El dedo en el gatillo
El tigre que anda suelto
No soy escritor de obituarios. La llegada a la vejez y la pérdida de amigos me tientan a escribir sobre los que parten. Pero no es mi fuerte. Siempre queda algún rastro mal habido o cierta esquela polvorienta en el sitio por donde cruzaron. Prefiero que revivan. Que sus sombras acompañen a quienes merecen los amaneceres, y que nos hagan valer.
He tenido amigos mejores y peores. Hoy son más los que entienden mi devoción por mantenerlos a mi lado. Otros buscaban ego, fama, reconocimiento. Sin embargo, los delirios de grandeza nunca han sido platos de mi devoción. No me gustan los aplausos, sin embargo, prefiero aplaudir a que me aplaudan. Aunque muchas veces mis aplausos suenan como si no tuvieran voz. Este tipo de aplausos sacan lo mejor de mi sinceridad. No hay de otra.
Pero hoy dejo a un lado esos decires. Hace días, mi gran amigo Cuqui Córdova cumplió un año de partir a un lugar desconocido. Su cuerpo yace convertido en polvo enamorado. Pero su alma no me ha dejado en paz. Mucho he publicado sobre sus deferencias conmigo y mi familia. Cuqui fue uno de mis protectores en este país que tanto amo. Lo poco que conozco de dominicanidad lo debo a su impronta. Por ello no voy a escribir de mí, sino conmigo, de su mecenazgo, de su varita mágica, de su osadía por sacar a los mercaderes del templo.
Nadie como él entró en la boca del león para sacar flores de aquellas garras hechas para aguarle la vida a cualquiera. Flores que nunca sirvieron de adorno a los búcaros de su hogar. Suya era la visión del guerrero en tiempos de paz: las entregaba a quienes nada tenían que perder, a gente meritoria, pero humilde, olvidada, víctima de la mezquindad ajena. Su vida está ligada al compromiso con esos seres pobres, distinguidos. Cuqui lo dio todo por alzar el nombre de la República Dominicana.
Su esfuerzo no conoció fronteras. Sus estímulos iban lo mismo para el deporte, como para las letras o el periodismo. No creía en cuentos de caminos. Sabía olfatear. Conocía de sobra quién era quién y buscaba el lado débil de sus compatriotas para llenarlo de valores.
Nunca dio la espalda al necesitado, pero tampoco era un fly al catcher. No era rico en el sentido mercurial de la palabra. Sacó adelante con mucha dignidad a sus hijos y a su esposa con el fruto de su trabajo. Ya en su vejez vivía de sus escritos y del patrocinio a sus programas de radio y televisión. Muchas veces lo vi pelear por los suyos. Distinguía fragancias de mareas. Sin embargo, nunca abandonó su estirpe de testigo presencial.

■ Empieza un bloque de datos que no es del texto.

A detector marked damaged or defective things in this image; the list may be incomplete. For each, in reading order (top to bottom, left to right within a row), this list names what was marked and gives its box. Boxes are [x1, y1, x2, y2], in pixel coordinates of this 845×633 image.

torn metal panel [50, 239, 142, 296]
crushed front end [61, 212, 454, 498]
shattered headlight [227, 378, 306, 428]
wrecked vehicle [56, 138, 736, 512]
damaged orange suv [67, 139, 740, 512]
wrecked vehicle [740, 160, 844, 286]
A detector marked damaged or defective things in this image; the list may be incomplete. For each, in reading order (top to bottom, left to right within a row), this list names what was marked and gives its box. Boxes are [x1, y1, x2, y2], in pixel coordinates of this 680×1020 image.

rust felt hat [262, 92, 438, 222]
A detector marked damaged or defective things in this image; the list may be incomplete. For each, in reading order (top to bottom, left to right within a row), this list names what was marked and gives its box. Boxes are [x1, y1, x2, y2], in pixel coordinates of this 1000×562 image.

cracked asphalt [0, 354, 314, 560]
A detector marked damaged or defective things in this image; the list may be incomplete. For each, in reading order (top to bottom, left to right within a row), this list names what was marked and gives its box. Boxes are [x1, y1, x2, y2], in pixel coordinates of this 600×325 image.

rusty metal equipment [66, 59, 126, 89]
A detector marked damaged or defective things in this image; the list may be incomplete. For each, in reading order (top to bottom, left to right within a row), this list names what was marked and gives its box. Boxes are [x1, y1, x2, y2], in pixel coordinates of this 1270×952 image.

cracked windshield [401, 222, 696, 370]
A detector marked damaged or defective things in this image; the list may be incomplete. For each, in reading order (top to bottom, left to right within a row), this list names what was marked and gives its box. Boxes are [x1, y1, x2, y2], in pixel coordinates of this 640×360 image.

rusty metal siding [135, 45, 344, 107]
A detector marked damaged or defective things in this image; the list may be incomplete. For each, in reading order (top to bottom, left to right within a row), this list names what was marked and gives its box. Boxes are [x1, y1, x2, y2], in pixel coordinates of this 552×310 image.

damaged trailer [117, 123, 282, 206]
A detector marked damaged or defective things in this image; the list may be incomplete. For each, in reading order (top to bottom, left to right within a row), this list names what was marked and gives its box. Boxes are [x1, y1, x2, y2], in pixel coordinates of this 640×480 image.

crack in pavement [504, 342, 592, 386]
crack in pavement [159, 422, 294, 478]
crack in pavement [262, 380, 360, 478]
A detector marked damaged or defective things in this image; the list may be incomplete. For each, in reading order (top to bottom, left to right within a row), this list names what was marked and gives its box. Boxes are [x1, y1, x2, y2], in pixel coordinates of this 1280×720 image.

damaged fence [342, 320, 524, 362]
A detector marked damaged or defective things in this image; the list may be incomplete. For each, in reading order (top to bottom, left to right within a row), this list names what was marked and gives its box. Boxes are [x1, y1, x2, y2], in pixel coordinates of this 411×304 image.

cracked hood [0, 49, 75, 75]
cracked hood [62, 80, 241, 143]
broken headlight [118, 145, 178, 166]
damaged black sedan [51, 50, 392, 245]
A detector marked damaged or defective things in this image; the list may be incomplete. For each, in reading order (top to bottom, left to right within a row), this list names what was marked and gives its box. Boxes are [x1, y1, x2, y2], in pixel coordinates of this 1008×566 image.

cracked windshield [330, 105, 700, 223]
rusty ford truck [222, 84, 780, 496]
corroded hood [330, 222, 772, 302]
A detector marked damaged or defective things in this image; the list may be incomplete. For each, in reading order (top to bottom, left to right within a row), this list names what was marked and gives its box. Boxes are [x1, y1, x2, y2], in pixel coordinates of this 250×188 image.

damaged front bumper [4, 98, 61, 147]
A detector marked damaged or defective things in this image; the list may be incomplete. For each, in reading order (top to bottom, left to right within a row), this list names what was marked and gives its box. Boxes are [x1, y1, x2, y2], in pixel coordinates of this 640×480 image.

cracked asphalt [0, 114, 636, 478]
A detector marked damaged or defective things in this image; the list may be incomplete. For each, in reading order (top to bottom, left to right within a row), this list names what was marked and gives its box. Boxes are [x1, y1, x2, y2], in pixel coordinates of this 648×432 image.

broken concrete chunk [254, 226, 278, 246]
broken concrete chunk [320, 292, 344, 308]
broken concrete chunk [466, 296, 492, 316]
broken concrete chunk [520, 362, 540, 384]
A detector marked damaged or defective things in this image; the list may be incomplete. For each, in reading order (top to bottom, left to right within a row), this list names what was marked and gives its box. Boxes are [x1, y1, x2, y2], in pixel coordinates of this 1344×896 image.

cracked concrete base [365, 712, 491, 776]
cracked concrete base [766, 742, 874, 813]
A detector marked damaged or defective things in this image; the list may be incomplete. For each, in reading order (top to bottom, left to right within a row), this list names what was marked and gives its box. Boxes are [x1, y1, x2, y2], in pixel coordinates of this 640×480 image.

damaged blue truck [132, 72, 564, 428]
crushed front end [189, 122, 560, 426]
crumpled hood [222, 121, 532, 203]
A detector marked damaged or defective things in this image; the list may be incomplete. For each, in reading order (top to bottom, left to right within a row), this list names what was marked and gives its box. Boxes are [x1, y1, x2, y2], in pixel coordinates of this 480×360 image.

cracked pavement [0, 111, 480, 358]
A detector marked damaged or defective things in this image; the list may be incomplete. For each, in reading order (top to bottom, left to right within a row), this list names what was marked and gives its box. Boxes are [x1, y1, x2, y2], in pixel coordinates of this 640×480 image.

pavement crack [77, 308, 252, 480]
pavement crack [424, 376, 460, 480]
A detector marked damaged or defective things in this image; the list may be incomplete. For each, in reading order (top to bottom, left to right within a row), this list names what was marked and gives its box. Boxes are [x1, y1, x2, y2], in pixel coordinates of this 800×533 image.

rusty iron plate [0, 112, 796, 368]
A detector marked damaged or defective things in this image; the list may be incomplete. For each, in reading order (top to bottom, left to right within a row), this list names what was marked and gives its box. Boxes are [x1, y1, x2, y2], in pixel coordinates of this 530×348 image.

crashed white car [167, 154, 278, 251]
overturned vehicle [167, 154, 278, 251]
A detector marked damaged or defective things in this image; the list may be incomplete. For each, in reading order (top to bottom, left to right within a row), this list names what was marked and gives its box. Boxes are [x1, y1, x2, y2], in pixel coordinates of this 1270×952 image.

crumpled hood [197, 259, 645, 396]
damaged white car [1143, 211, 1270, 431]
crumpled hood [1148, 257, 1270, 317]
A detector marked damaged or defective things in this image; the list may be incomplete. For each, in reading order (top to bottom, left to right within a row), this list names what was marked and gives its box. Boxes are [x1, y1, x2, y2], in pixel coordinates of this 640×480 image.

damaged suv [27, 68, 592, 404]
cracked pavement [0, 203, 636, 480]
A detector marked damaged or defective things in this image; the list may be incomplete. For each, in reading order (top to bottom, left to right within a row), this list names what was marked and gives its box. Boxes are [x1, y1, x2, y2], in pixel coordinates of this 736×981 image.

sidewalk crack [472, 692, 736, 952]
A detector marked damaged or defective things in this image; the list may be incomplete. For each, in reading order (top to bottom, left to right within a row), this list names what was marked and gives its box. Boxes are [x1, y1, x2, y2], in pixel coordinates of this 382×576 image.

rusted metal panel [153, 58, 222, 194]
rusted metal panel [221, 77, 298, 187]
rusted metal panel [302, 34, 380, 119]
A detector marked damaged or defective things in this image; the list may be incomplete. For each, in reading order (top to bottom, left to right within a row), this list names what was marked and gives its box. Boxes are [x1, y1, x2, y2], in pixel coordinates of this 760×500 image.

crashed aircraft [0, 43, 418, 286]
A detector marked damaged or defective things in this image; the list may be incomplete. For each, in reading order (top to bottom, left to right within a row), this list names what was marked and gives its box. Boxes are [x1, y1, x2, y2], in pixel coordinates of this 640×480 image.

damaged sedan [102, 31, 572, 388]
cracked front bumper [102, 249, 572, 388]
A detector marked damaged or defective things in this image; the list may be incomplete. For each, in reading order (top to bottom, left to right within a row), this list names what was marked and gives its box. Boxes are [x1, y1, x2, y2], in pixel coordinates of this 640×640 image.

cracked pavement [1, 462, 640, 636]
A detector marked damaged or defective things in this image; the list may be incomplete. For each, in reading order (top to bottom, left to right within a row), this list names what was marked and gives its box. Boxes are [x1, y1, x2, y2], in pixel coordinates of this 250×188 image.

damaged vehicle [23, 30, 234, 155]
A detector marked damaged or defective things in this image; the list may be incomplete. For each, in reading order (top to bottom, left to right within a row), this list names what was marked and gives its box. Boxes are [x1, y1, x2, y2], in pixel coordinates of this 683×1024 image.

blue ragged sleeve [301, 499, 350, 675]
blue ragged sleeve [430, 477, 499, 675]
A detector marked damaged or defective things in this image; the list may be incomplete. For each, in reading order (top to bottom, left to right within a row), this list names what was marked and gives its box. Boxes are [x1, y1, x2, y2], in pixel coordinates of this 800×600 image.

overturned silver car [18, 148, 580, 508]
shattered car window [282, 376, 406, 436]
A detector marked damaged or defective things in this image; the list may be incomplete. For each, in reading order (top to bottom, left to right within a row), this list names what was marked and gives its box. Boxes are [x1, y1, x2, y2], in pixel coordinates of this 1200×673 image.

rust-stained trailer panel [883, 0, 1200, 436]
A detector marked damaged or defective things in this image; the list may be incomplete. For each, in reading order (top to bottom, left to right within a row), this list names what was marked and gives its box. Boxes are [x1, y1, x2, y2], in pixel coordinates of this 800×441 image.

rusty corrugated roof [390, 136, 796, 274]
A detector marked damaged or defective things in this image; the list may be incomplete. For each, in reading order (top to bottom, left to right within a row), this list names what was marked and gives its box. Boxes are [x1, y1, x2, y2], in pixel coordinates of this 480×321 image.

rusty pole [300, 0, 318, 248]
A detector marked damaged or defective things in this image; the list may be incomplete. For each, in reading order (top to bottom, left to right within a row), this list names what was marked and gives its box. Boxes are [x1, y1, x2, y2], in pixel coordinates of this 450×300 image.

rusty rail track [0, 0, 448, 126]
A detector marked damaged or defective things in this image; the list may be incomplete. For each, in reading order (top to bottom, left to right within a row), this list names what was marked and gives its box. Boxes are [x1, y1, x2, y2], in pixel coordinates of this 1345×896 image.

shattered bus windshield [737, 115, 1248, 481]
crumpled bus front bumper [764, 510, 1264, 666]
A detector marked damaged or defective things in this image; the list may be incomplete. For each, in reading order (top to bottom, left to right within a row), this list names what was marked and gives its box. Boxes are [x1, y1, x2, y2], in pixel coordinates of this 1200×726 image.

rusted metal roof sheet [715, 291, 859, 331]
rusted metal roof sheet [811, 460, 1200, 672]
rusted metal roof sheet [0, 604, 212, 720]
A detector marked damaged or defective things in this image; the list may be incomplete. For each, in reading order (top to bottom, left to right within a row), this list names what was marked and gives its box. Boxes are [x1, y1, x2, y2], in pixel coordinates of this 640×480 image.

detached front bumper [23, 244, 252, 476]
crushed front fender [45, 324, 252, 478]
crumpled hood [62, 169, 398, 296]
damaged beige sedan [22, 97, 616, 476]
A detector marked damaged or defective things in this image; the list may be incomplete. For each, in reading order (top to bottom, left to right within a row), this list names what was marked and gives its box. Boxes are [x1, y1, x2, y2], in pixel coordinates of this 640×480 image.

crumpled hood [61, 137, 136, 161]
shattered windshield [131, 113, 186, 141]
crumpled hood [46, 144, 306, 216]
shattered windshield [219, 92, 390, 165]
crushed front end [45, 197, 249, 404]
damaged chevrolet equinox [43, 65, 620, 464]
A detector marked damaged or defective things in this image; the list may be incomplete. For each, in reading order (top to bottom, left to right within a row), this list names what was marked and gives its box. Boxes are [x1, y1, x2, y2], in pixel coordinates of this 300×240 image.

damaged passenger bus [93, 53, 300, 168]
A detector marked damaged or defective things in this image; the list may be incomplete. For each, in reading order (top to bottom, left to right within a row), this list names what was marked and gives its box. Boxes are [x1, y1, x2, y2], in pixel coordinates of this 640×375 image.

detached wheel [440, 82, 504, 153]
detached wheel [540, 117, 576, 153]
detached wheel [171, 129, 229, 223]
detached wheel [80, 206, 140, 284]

Le molestaba que lo llamaran por su nombre de pila, Emilio, porque a su forma de ver, tanta seriedad no daba razón a su persona.
-Que me digan Cuqui, es mi orgullo –consideraba.
Vegano de nacimiento, tuvo dos amores en su faceta de aficionado al béisbol. Como en la Ciudad Culta y Olímpica no se conformó un equipo para el torneo otoño-invernal, sus simpatías juveniles rondaron a las Águilas Cibaeñas. Sin embargo, ya en Santo Domingo, a partir de su ingreso al frente de las Relaciones Públicas en la compañía Shell, no dejó de sonreír ante los triunfos de los Tigres del Licey, equipo a quien dedicó algunos de sus mejores escritos.
Libros, muchos libros publicó en vida. Todos biográficos, de fondo. No era “recopilador” de récords ni ni de estadísticas, sino un autor de de trayectorias humanas. En sus páginas cruzan episodios inmortales, leyendas imborrables. Hace unos días recordé a su hijo Emilio, lamentablemente ido a destiempo.
Fuimos grandes amigos y en mis visitas a su hogar siempre la amenidad rodeaba nuestras charlas. Ya en sus últimos años de vida, todos los martes y jueves acompañaba a su padre al Listín Diario para entregar y corregir sus columnas “Crónica de los martes” y “Béisbol de ayer”.
Años atrás y desesperado por la mala situación de mi familia en Cuba, asistí a la ACNUR en busca de refugio. Allí estuvieron a punto de otorgarme esa condición. A pesar de tener los requisitos en regla, un día dejé de asistir. Fue cuando descubrí que la esposa de Emilio era la funcionaria de mi caso: Me conocía de memoria. Un día en su hogar me preguntó las razones de mi ausencia a la ACNUR. La miré a los ojos y le dije sonriendo:
-Es el calor, querida amiga. Tienes en tus manos casos más importantes que el mío.